A defect in the same signaling pathway may cause synaptic deterioration in Alzheimer disease and some types of mental retardation such as Down syndrome

The same defect in PAK enzyme signaling pathways that causes loss of a vital synapse protein in Down syndrome may contribute to dementias including Alzheimer disease, according to an article published online January 15 by Nature Neuroscience.

"The emerging lesson is that cognitive problems in Alzheimer disease are related to defects in the machinery controlling neuronal connections, not the lesions observed by pathologists," said principal investigator Greg Cole, MD, lead author of the study. "Our findings show that PAK defects in the brains of Alzheimer patients appear sufficient to directly cause cognitive difficulties."

In some families, early-onset Alzheimer disease can be caused by mutations in different genes that all increase the production of a sticky protein called Abeta42 (Ab42). The increase causes the protein to form aggregates, little clusters, or long filaments that accumulate and make lesions in the brain called plaques.

Ab42 is widely believed to cause Alzheimer, but the process remains unclear. Soluble Ab42 aggregates called oligomers are now considered as a major toxic form of Ab42 and therefore implicated in loss of synapses and memory.
◆ ◆ ◆ ◆ ◆ ◆ ◆
» **Check your understanding**:
1. Answer these questions from the passage on PAK signaling and Alzheimer disease:
(a) Which journal published the article online, and on what date?
(b) Who is named as the principal investigator and lead author?
(c) What name is given to the brain lesions formed when Ab42 accumulates?
2. Write the next paragraph of the passage on PAK signaling and Alzheimer disease, picking up after its final sentence.
The records that follow have no connection to the passage on PAK signaling and Alzheimer disease.
◆ ◆ ◆ ◆ ◆ ◆ ◆
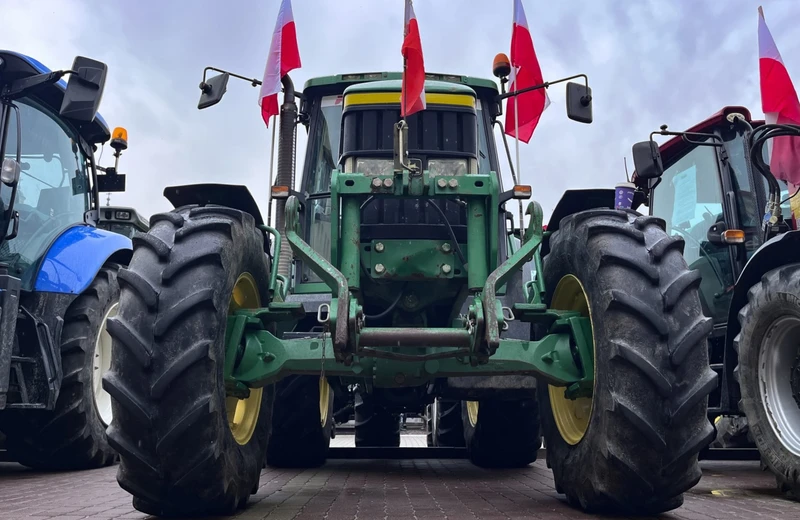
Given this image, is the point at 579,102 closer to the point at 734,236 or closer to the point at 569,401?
the point at 569,401

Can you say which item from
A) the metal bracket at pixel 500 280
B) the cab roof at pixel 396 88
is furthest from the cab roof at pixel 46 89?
the metal bracket at pixel 500 280

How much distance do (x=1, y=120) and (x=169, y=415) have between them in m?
3.41

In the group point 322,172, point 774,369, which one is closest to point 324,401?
point 322,172

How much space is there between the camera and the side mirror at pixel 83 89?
191 inches

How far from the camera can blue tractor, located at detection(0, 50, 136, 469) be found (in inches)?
197

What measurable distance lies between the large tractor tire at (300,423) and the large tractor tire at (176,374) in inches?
78.3

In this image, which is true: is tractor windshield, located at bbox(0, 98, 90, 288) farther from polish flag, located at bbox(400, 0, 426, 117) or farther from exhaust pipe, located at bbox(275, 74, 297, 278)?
polish flag, located at bbox(400, 0, 426, 117)

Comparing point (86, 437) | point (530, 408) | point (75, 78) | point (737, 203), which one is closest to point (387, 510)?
point (530, 408)

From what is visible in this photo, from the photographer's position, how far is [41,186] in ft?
19.2

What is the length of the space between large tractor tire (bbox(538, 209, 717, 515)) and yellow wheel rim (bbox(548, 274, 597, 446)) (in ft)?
1.06

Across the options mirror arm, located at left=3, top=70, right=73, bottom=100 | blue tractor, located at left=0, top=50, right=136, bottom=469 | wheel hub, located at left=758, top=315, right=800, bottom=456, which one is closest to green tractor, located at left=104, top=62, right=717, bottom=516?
wheel hub, located at left=758, top=315, right=800, bottom=456

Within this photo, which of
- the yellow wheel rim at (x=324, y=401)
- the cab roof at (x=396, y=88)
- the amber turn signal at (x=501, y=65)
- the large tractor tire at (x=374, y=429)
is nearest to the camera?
the cab roof at (x=396, y=88)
◆ ◆ ◆ ◆ ◆ ◆ ◆
» **Outputs by task**:
1.
(a) Nature Neuroscience, on January 15.
(b) Greg Cole, MD.
(c) Plaques.

2.
The PAK enzymes form a family that includes two members known to localize to synapses (PAK1 and PAK3). Both are known to play critical roles in learning and memory. Humans with genetic loss of PAK3 have severe mental retardation. Both PAK1 and PAK3 are abnormally distributed and reduced in Alzheimer patients to an extent sufficient to contribute to cognitive decline.

The research team found that blocking the activity of these PAK enzymes in middle-aged mice caused memory loss together with deficits in a protein involved in making neuronal connections. In humans, the same protein shows large losses in Alzheimer disease as well as in Down syndrome, the most common cause of mental retardation.

The study also showed with in vitro work and animal models that Ab42 oligomers induce defects in PAK similar to those seen in Alzheimer disease, and selective loss of the same neuronal connection protein lost in Alzheimer disease and Down syndrome. The findings suggest PAK loss in Alzheimer brains is sufficient to directly cause observed cognitive deficits.